Machine learning is a field of artficial inteligence that is dedicated to the study and
development of computational techniques which obtain knowledge through acumulated
experiences. According to the nature of information provided, machine learning was inicially
divided into two types: supervised and unsupervised learning. In supervised learning,
the data used in training have labels, while in the unsupervised learning the instances
to be trained have no labels. Over the years the academic community started studying
the third type of learning that is regarded as the middle ground between supervised and
unsupervised learning and is known as semi-supervised learning. In this type of learning,
most of training set labels are unknown, but there is a small part of data that has known
labels.The semi-supervised learning is attractive because of its potential to use labeled
and unlabelled data to achieve better performance than supervised learning.

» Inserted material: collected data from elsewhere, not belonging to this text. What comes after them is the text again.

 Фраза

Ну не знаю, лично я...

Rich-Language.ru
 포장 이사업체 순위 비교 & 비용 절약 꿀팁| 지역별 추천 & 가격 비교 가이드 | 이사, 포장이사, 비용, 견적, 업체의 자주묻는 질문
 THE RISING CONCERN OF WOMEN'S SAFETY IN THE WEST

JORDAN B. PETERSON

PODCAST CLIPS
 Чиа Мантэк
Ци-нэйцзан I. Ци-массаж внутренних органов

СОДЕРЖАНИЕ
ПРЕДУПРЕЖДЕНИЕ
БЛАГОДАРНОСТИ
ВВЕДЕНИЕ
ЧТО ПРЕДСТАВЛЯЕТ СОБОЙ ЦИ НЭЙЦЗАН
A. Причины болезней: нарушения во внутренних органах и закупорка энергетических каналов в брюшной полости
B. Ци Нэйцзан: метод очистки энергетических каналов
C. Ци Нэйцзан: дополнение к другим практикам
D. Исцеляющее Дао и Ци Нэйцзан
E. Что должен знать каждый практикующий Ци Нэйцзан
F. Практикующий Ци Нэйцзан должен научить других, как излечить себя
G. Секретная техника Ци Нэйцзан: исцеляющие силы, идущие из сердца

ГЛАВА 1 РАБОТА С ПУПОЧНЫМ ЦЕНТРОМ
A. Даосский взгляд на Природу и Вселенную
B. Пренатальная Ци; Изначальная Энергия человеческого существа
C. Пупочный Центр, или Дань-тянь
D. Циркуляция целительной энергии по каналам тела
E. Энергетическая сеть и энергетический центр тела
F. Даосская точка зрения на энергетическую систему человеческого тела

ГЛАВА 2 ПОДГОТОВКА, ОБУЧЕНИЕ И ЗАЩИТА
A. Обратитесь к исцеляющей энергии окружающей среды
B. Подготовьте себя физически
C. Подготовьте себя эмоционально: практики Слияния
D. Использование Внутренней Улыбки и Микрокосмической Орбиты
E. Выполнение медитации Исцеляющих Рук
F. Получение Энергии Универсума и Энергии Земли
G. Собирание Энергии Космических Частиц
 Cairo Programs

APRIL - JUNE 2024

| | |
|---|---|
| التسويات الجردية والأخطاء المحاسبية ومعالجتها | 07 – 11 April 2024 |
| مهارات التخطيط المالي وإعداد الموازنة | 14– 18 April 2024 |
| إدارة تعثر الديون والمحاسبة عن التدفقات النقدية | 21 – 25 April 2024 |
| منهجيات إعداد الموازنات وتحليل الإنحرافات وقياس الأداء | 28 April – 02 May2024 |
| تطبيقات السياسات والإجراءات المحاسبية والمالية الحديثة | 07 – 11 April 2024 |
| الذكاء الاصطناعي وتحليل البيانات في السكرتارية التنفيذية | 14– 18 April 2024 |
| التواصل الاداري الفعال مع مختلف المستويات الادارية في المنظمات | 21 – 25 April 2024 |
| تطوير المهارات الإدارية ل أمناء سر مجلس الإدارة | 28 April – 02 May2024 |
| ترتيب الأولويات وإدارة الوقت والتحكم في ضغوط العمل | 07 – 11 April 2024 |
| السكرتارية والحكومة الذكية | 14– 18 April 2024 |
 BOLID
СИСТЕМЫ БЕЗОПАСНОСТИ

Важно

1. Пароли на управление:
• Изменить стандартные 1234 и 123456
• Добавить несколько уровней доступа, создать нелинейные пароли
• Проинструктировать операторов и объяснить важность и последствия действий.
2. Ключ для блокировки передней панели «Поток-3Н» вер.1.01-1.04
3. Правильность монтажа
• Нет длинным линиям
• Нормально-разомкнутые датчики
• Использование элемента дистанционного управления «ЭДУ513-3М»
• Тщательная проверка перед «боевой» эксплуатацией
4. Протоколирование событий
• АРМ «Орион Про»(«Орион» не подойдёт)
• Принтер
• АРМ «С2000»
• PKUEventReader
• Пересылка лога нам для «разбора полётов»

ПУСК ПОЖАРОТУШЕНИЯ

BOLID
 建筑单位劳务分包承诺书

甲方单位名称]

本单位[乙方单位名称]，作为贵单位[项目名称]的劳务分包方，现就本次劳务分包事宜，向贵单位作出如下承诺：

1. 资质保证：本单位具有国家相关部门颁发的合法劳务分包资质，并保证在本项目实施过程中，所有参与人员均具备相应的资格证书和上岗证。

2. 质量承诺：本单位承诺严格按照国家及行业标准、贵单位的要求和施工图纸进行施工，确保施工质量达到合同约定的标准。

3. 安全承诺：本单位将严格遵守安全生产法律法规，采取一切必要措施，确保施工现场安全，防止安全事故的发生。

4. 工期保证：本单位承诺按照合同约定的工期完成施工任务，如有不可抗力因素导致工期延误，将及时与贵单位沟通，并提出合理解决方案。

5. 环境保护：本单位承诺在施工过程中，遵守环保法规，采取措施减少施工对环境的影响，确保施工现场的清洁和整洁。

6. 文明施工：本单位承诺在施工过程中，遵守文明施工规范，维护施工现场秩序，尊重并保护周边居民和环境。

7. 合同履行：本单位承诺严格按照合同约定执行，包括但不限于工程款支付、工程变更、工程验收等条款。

This paper
consists of a study in the field of semi-supervised learning and implements changes on
the self-training and co-training algorithms. In the literature, it´s common to develop
researches that change the structure of these algorithms, however, none of them propose
some variation in the rate of inclusion of new instances in the labeled data set, which is
the main purpose of this work. In order to achieve this goal, three methods are proposed:
FlexCon-G, FlexCon e FlexCon-C. The main diference between this methods is: 1) In the
way that they perform the calculation of a new value for the minimum confidence rate
to include new patterns and 2) The strategy used to choose a label of each instance. In
order to evaluate the proposed methods, we will performed experimentations on 30 datasets
with diversified characteristics. The obtained results indicate that the three proposed
methods perform better than original self-training and co-training methods in most cases.